Autre exemple pris par Bruno Le Maire, la mise en place du système de positionnement par satellite européen, Galileo, créé pour permettre aux Européens de ne pas dépendre du système américain GPS. « Il faut demander au citoyen s’il préfère le système américain ou le notre. Là aussi ce n’est pas la même chose si vous faites un vote ou un autre », a martelé le ministre. Un exemple qui mériterait cependant d’être éclairé, le projet lancé en 1999 ayant cinq ans de retard, et étant soutenu par différents partis politiques notamment le PS et l’UMP.
Scrutin national?
La politisation du débat européen au niveau national serait donc l’une des marches à suivre pour intéresser les citoyens à l’Europe et leur donner envie d’aller voter. Evoquant la volonté de Benoit Hamon, le porte parole du PS, de faire des européennes un vote sanction contre Nicolas Sarkozy, Bruno Le Maire a cependant indiqué « qu’il n’était pas à l’honneur du PS de transformer un vote européen en un vote sanction au niveau national ». Un vœu pieux? Jusqu’à présent, toutes les élections européennes ont été le moyen pour le citoyen de s’exprimer sur la politique du pouvoir en place.

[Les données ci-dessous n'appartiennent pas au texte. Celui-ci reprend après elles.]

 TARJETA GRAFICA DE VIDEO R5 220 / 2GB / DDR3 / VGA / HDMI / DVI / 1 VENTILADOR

« Ce qu’il faut c’est identifier des enjeux européens clairs qui soient ensuite débattus par les institutions nationales », a estimé le président de la Fondation Robert Schuman, Jean-Dominique Giuliani. « Longtemps, nous avons tenté d’épargner les institutions européennes des intérêts partisans. Les enjeux européens ne doivent plus être sacralisés mais débattus, contestés. Les hommes politiques de haut niveau ont la possibilité de changer ça s’ils introduisent de vrais enjeux européens dans leurs propositions en disant par exemple aux citoyens : votez pour moi si vous voulez qu’on évite la Turquie, ou si vous êtes ouverts à l’entrée de la Turquie dans l’UE». « Ces clivages peuvent choquer » mais donneront du sens au vote des citoyens, a conclu Jean-Dominique Giuliani.

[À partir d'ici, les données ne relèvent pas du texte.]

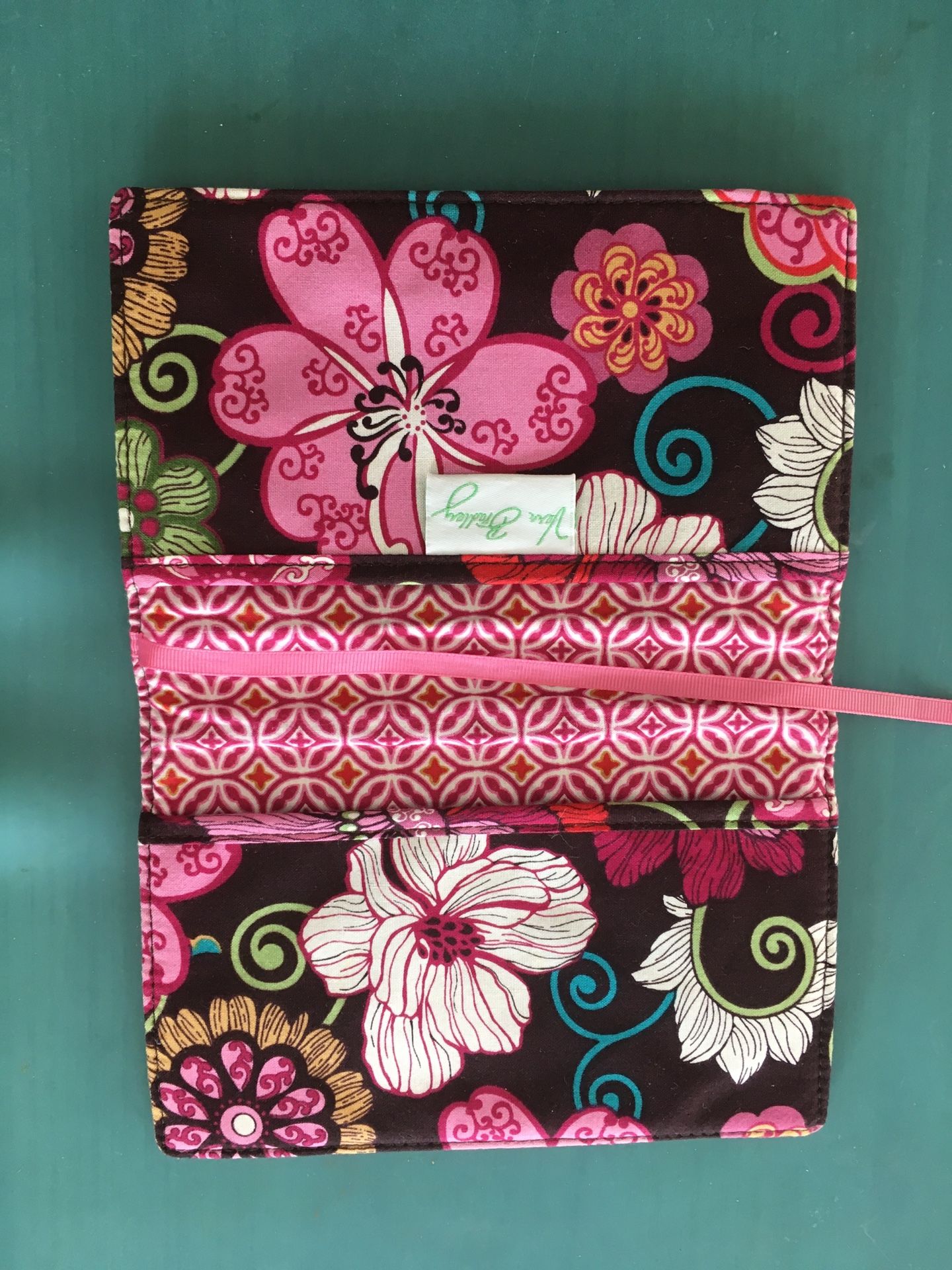 Vera Bradley Wallet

Cette politisation des débats ne semble cependant pas encore d’actualité. « L’absence de lien entre l’expression des clivages au niveau européen et leur expression au niveau national est frappante », a pour sa part indiqué le directeur des études de la Fondation Robert Schuman, Thierry Chopin. « Et il ne semble pas non plus y avoir d’intérêt des structures partisanes nationales pour ces enjeux là, ou alors s’agit-il d’une méconnaissance ? ».
Moins de deux mois avant le scrutin, le programme officiel de l’UMP n’est pas encore connu, pas plus que la totalité de ses listes. Quant au PS, il lancera officiellement sa campagne le 24 avril à Toulouse.